I regret the circumstances that have caused it to be written.
With kindest regard, Susan
Hi Susan and Eric,
Thank you so much for your notes. I actually would have been surprised if the pieces were shown, and I’d gotten the sense that they weren’t displayed. Eric, I want to thank you so much for selecting the work. I still remember being an art student and seeing your painting Bad Boy and thinking that it was a great painting and that you were really pushing the envelope. Since that time I have always followed your development in regard to your artwork. So when I saw that you were the curator, I thought this would be my opportunity to have the work accepted by somebody whom I totally respect. Thank you for accepting the works.
In one sense, the work tries to address the way in which we have become desensitized to things. Another example of our becoming desensitized is the way the U.S. continues in the longest war in its history in Afghanistan, thirteen years so far, and nobody really questions it. In fact, the Republicans in the Senate just rejected a bill that would have helped its veterans be hired as police officers, firefighters, teachers, etc., and shield them to some extent from income tax. In-stead such veterans get tossed in with that 47 percent that Mr. Romney dismisses. My point is that here again, with these veterans, we find it difficult to truly sympathize with what I would term the “victims.” In regard to the sexual abuse by priests, the priests become the victims, and people are more prone to sympathize with the church. Your father is more ashen by my work as opposed to being ashen by the young children who fell prey to these pedophile priests. In his mind he can say that it is very unfortunate that those events occurred and are still occurring, but he is removed from it just as we are removed from the war in Afghanistan. The people that are truly grieving the war in Afghanistan are the families whose kids are getting killed. What if your father’s own grandchild had been sexually abused by a priest? Maybe that would really cause him to lose sleep.
Again, thank you, Eric, for selecting the works. And Susan, thank you for your honesty. I completely understand your circumstances and harbor no bad feelings.
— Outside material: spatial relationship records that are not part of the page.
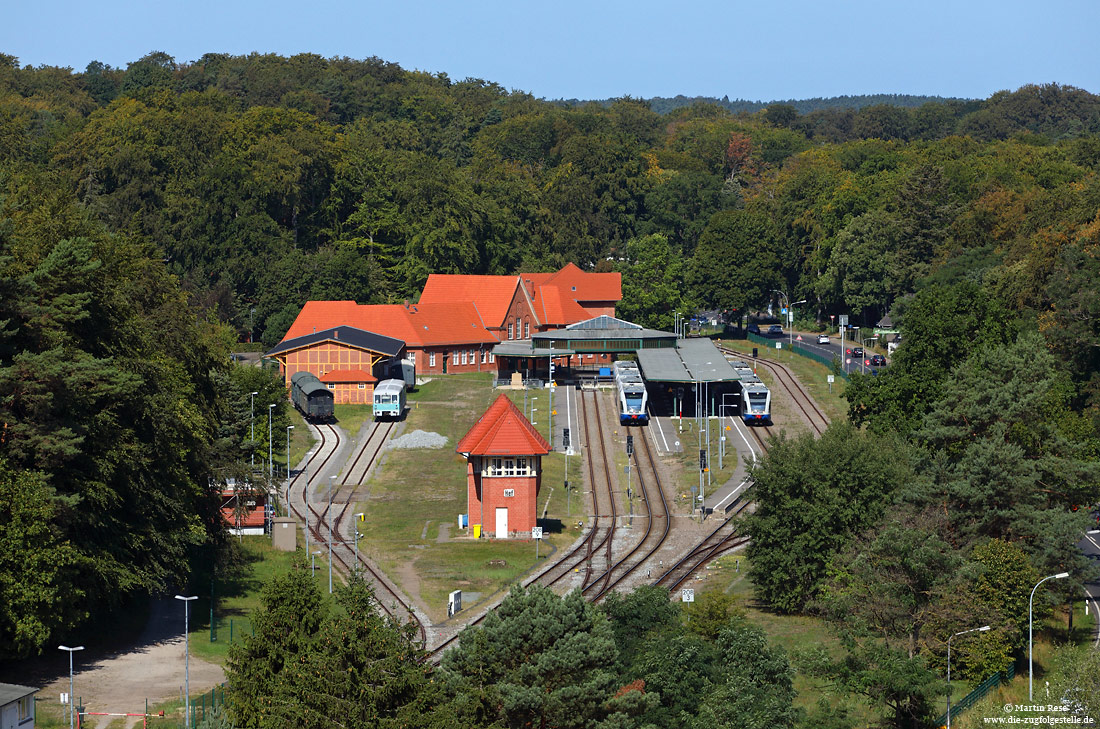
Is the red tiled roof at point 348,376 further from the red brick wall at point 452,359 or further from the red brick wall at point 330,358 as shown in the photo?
the red brick wall at point 452,359

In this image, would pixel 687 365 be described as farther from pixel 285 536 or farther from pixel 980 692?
pixel 980 692

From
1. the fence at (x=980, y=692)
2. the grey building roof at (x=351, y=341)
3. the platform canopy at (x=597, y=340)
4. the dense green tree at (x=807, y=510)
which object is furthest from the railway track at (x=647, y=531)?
the grey building roof at (x=351, y=341)

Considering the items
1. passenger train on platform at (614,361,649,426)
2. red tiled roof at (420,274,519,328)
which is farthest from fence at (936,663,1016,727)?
red tiled roof at (420,274,519,328)

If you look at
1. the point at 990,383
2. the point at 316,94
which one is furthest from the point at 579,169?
the point at 990,383

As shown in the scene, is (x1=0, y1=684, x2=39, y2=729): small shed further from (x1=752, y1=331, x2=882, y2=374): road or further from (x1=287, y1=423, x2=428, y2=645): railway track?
(x1=752, y1=331, x2=882, y2=374): road

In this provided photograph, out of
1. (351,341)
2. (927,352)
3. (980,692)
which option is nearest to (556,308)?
(351,341)

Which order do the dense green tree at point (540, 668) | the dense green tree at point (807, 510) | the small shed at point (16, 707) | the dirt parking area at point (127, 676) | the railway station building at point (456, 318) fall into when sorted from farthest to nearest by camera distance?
the railway station building at point (456, 318), the dense green tree at point (807, 510), the dirt parking area at point (127, 676), the dense green tree at point (540, 668), the small shed at point (16, 707)
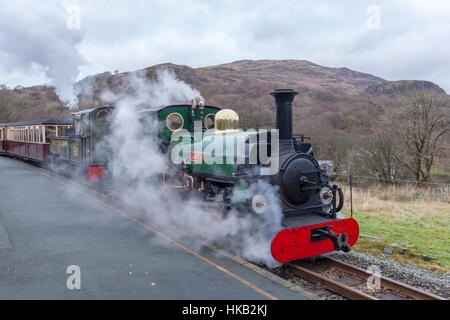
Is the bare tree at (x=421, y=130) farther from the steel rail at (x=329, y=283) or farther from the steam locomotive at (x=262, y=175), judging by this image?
the steel rail at (x=329, y=283)

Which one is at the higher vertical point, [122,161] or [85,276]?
[122,161]

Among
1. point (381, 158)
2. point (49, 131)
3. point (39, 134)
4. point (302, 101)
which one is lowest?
point (381, 158)

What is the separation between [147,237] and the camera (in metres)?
7.66

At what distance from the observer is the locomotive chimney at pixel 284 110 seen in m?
6.55

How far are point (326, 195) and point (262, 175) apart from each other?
144 cm

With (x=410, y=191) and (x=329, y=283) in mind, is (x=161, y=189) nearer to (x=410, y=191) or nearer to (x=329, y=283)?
(x=329, y=283)

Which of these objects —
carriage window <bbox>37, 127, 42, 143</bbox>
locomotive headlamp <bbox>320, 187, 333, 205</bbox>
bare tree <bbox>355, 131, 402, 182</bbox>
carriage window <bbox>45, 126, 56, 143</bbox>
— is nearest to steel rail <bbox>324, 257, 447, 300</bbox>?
locomotive headlamp <bbox>320, 187, 333, 205</bbox>

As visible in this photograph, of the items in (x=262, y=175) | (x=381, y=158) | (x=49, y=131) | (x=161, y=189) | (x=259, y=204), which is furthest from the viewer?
(x=49, y=131)

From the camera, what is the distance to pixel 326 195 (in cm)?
678

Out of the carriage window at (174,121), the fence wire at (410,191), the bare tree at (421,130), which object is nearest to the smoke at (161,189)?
the carriage window at (174,121)

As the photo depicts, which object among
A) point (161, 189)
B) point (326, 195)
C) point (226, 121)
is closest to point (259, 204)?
point (326, 195)

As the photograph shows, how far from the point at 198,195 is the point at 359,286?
3.82 meters
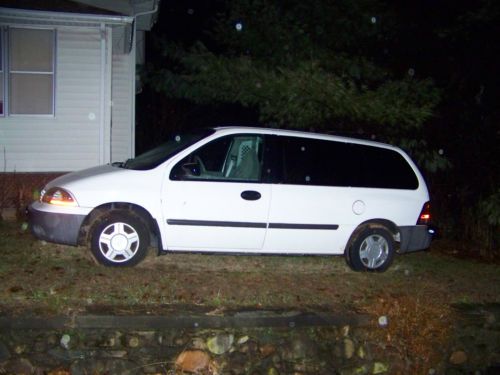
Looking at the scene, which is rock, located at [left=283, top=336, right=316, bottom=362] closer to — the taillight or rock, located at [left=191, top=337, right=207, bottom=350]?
rock, located at [left=191, top=337, right=207, bottom=350]

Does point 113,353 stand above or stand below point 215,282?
below

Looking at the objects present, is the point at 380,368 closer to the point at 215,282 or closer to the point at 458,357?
the point at 458,357

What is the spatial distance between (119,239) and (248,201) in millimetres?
1435

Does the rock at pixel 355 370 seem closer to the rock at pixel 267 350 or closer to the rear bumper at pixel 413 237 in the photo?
the rock at pixel 267 350

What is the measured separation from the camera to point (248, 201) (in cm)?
733

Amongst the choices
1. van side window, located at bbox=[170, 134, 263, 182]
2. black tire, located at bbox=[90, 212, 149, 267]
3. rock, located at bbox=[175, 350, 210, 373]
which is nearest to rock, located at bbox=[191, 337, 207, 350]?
rock, located at bbox=[175, 350, 210, 373]

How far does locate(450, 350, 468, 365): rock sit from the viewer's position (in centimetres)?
695

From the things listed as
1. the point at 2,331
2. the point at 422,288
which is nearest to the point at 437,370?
the point at 422,288

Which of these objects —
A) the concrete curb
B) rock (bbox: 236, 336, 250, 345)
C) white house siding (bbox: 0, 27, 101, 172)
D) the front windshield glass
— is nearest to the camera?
the concrete curb

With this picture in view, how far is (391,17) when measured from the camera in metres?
11.6

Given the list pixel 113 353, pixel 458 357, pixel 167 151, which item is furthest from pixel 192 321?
pixel 458 357

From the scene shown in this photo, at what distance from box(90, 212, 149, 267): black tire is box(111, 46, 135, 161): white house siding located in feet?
17.1

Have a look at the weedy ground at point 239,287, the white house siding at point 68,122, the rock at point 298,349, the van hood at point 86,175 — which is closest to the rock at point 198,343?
the weedy ground at point 239,287

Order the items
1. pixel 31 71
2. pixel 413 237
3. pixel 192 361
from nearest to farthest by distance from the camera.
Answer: pixel 192 361 < pixel 413 237 < pixel 31 71
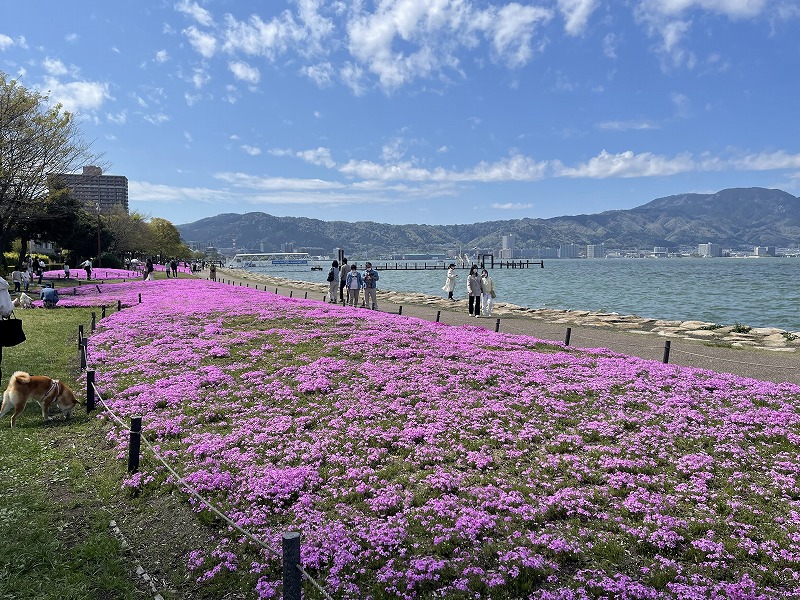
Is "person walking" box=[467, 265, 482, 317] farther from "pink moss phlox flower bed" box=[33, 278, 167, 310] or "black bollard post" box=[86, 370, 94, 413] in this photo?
"pink moss phlox flower bed" box=[33, 278, 167, 310]

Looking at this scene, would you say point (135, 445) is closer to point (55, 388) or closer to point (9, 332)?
point (55, 388)

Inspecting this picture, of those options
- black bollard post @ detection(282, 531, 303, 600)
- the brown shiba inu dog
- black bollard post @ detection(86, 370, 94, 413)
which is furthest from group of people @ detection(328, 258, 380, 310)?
black bollard post @ detection(282, 531, 303, 600)

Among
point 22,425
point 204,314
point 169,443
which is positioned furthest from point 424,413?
point 204,314

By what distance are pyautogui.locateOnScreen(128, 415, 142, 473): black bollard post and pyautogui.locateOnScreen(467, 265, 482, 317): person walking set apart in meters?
23.2

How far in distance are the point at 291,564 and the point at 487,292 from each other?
2765 cm

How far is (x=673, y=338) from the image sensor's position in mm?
25250

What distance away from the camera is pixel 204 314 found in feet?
93.5

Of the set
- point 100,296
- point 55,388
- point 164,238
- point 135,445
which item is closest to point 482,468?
point 135,445

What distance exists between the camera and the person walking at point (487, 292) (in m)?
31.0

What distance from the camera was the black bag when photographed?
1152 cm

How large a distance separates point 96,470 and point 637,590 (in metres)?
8.94

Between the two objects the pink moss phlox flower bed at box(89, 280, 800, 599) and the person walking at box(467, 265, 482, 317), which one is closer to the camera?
the pink moss phlox flower bed at box(89, 280, 800, 599)

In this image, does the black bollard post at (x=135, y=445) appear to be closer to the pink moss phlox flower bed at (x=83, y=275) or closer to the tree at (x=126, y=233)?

If I were in your situation I would probably do the same thing.
Best regards, Joe Pinkelman
Dear Mr. Pinkelman,
Thank you for your kind, heartfelt response and your understanding.
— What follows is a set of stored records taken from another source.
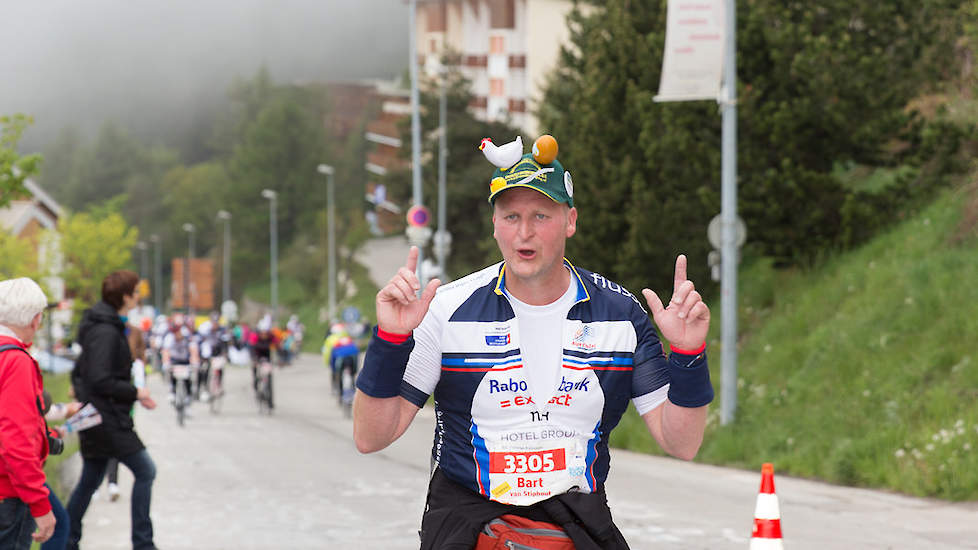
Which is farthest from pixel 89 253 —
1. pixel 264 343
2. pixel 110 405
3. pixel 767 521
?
pixel 767 521

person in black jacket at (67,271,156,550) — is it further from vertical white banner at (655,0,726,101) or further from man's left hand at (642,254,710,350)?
vertical white banner at (655,0,726,101)

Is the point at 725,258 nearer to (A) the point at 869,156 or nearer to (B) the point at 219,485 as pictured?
(A) the point at 869,156

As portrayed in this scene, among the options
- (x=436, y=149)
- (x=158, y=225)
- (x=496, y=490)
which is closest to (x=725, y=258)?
(x=496, y=490)

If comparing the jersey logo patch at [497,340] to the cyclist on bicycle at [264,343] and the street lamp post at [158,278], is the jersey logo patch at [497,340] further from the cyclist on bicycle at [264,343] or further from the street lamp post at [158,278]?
the street lamp post at [158,278]

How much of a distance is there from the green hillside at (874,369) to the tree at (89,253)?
88082mm

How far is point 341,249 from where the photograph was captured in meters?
91.9

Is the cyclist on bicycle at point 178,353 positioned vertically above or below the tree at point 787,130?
below

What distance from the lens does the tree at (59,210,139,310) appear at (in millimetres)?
104438

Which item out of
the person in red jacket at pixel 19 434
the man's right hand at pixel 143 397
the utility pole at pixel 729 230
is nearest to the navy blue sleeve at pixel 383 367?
the person in red jacket at pixel 19 434

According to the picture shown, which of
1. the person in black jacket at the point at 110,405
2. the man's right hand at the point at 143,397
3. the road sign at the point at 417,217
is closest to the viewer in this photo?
the person in black jacket at the point at 110,405

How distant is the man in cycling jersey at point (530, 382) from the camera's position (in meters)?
3.79

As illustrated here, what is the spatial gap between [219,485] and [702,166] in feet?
33.0

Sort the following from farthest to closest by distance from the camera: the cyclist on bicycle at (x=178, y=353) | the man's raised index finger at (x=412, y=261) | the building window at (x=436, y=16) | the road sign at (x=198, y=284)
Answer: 1. the road sign at (x=198, y=284)
2. the building window at (x=436, y=16)
3. the cyclist on bicycle at (x=178, y=353)
4. the man's raised index finger at (x=412, y=261)

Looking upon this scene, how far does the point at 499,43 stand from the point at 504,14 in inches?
71.7
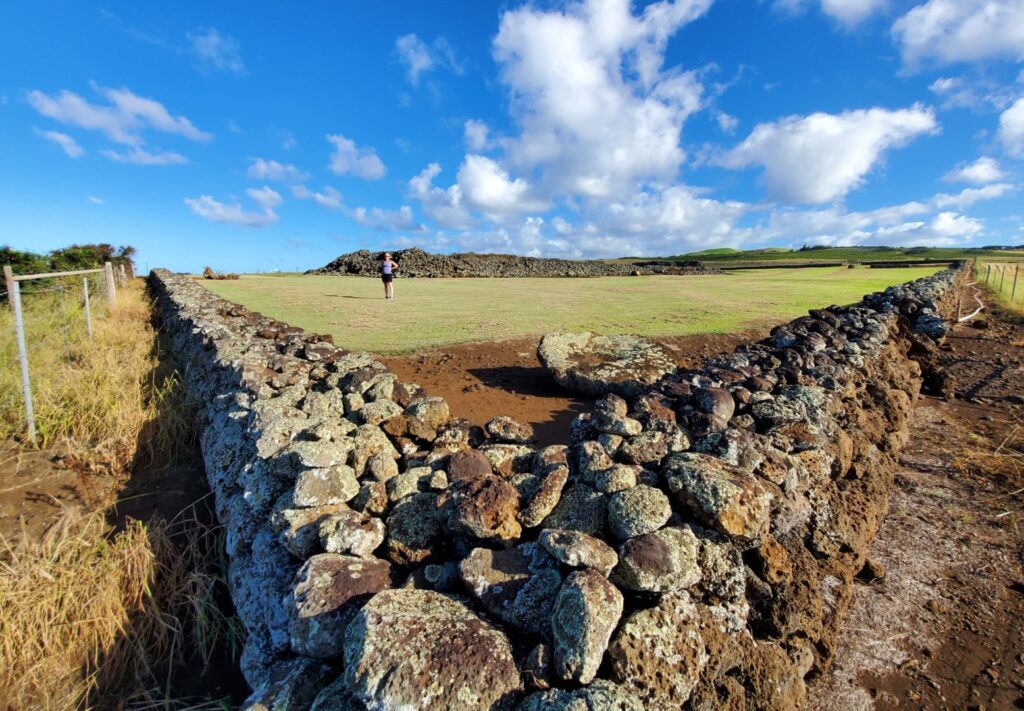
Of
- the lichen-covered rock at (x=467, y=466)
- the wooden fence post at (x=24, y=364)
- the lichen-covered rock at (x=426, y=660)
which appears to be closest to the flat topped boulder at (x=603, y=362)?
the lichen-covered rock at (x=467, y=466)

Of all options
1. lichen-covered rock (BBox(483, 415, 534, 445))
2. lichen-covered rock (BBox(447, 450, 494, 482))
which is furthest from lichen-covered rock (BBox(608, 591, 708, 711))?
lichen-covered rock (BBox(483, 415, 534, 445))

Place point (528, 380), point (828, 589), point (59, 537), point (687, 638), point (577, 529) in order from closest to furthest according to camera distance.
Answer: point (687, 638)
point (577, 529)
point (828, 589)
point (59, 537)
point (528, 380)

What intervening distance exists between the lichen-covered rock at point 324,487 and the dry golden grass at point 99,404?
3.32 meters

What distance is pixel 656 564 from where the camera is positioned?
6.01 ft

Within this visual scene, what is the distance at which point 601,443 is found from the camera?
2.75m

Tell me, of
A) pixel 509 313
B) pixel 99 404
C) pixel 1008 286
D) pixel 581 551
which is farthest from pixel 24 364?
pixel 1008 286

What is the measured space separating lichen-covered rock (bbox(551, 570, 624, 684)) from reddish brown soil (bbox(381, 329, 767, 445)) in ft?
10.9

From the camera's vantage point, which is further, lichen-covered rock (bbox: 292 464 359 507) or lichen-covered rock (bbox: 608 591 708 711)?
lichen-covered rock (bbox: 292 464 359 507)

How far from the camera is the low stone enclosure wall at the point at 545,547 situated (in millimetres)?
1606

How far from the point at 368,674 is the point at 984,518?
5.14m

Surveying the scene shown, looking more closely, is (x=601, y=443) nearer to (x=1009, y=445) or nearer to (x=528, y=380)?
(x=528, y=380)

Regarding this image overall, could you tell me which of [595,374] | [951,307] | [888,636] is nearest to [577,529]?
[888,636]

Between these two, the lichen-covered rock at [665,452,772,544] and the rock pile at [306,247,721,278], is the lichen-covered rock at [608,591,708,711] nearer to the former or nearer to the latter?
the lichen-covered rock at [665,452,772,544]

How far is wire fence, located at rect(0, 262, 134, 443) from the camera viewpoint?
5078mm
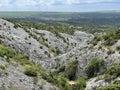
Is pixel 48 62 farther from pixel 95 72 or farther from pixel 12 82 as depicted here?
pixel 12 82

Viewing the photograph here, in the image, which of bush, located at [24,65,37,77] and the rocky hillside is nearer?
the rocky hillside

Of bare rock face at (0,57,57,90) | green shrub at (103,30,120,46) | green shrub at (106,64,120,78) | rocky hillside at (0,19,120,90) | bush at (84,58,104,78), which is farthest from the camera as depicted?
green shrub at (103,30,120,46)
I completely agree with the fact that we have become desensitized to so much that goes on around us.
Discussions with my father about pedophilia and the priesthood very quickly devolve into ones about homosexuality and deviant behavior in his eyes. I try to explain to him that pedophiles and homosexuals have absolutely nothing in common with each other. Pedophiles are monsters who use the priesthood, the Boy Scouts, coaching, whatever profession, as a ruse that will give them trusted and easy access to children. Homosexuals just happen to love someone of their own gender. One of my friends (who happens to be gay) came to see the works. Her response was “Oh, no, this will just make people think that gays are pedophiles.” She felt that the images of adults engaged in sexual acts that are the same acts that [pedophiles] engage in would create problems by blurring the lines. She is one of the most honest and forthright people I know. I didn’t have the heart to tell her that is exactly the conclusion my father jumped to. Others have had similar comments. I appreciate hearing your reasons for the graphic nature that you chose.
I hope you know that I am sensitive to what is happening in our world. It angers me, it sickens me, it con-fuses me. I have participated in marches and protest rallies, I donate financially to human-rights organizations, I don’t go to church, not only because of this issue, but many other falsehoods and deceitful tenets that they uphold as holy, and I have always been vocal about my feelings in regard to the priesthood. I actually wrote to the Pope once and called him a bully among other things. I didn’t hear back, of course, but I did feel better saying it.